Chinese writer Liu Xinda was also disappointed with her because she couldn't enter university and there was too much negative news about her.

=== Family circumstance ===
Before she competed in Sing! China, Xu Geyang failed in the National Higher Education Entrance Examination twice. In the blind audition of Sing! China, she said she couldn't enter university because her family was poor. But soon after, some people found that she showed many expensive things on her micro-blog, such as imported snakes, top-brand bags and even the iphone 6Splus. This has caused many people to doubt her family circumstances.

=== Sex tape ===
On August 2, 2016, a sex tape published on Sina Weibo and WeChat, claiming it depicted Xu Geyang having sex with Wang Feng. Xu Geyang herself, Wang's studio, the producers of Sing!
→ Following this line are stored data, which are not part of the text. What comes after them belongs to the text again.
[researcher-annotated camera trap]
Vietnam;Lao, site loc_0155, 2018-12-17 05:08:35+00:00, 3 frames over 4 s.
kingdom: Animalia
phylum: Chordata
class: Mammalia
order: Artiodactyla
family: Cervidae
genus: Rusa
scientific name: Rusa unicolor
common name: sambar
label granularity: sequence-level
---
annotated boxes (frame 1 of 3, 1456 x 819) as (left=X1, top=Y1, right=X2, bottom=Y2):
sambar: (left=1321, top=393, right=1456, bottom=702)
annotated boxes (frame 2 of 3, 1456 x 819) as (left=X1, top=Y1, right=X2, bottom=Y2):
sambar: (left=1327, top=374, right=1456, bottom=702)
China, and Wang's wife, actress Zhang Ziyi, all spoke out against the video, saying it was fake.

== Discography ==
=== Singles ===

| Song name | Lyrics writer | Music writer | Length | Release date | Notes | References |
|---|---|---|---|---|---|---|
| "Forever" | Xu Geyang | Xu Geyang | 3:46 | May 16, 2017 | This song was chosen as the ending song of film "Wished" 《反转人生》 |  |
| "Across the Pacific" 《穿越太平洋》 | Zhu Jintai, Peng Bo | Zhu Jintai, Peng Bo | 4:49 | August 8, 2017 | This song is the interlude song of youth drama "Sprays" 《浪花一朵朵》 |  |
| "Shell" 《壳》 | Xu Geyang, S | Xu Geyang | 3:48 | November 1, 2017 | This song's lyrics contains Japanese |  |
| "Chorn" | S | Xu Geyang | 3:05 | December 14, 2017 | This song was written with two African musicians | ^{[citation needed]} |
| "Distorted"《畸变》 | S | S | 5:18 | May 7, 2018 | This song uses pure rock music |  |

== Awards ==
In November 2017, Xu Geyang won "The Most Promising Singer" award at a Chinese music awards ceremony.